Twenty Seconds Judgement

There’s a weird phenomenon associated with comic book movies: that which came before is promptly forgotten.  Every time an R rated comic book adaption comes out people act like this is unusual and shocking.  Also Black Panther is the first black superhero and Captain Marvel is special for being a female led movie.  Of course somebody out there remembers Blade but it is reasonable to forget that Eleckra ever existed… or I guess Catwoman actually came before that even.

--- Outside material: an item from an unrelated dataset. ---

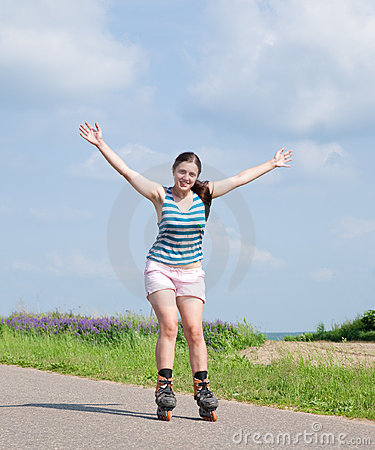 Young woman on roller blades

But what if there was a movie that could give Joker a run for its money?  Something which is a touch arty but gritty and violent.  A comic book adaptation which didn’t take itself too seriously and isn’t wrapped up in any pretentious notions about social commentary.  A movie with a simple plot which is simply fun.  That would be Dredd (2012).

dreddEarth is a barren wasteland and humanity has been amassed in crime ridden “mega cities.”  The law is enforced by police called judges who also act as jury and executioner.  The titular character, Judge Dredd is given a rookie to evaluate.  Cassandra Anderson is a mutant with psychic abilities.

Out of the 17,000 crimes they could pursue that day, Anderson chooses to investigate a triple homicide at a block called Peach Trees.  She and Dredd quickly find the situation more complicated than a normal drug related offense.  They capture Kay one of the dealers in the block but his boss, Ma-Ma, who controls this area, doesn’t want to let him be interrogated.  Ma-Ma locks down the block and orders the local gangs to take the judges out.  Dredd and Anderson are trapped with no way to communicate with the outside and very few options.  Anderson thinks their options are either evasion or finding a defendable position.  Dredd has another idea: take the fight all the way to the 200th floor, right to Ma-Ma herself.

It’s a story that’s been done before, but like most things not trying to be too original, the execution is all that matters.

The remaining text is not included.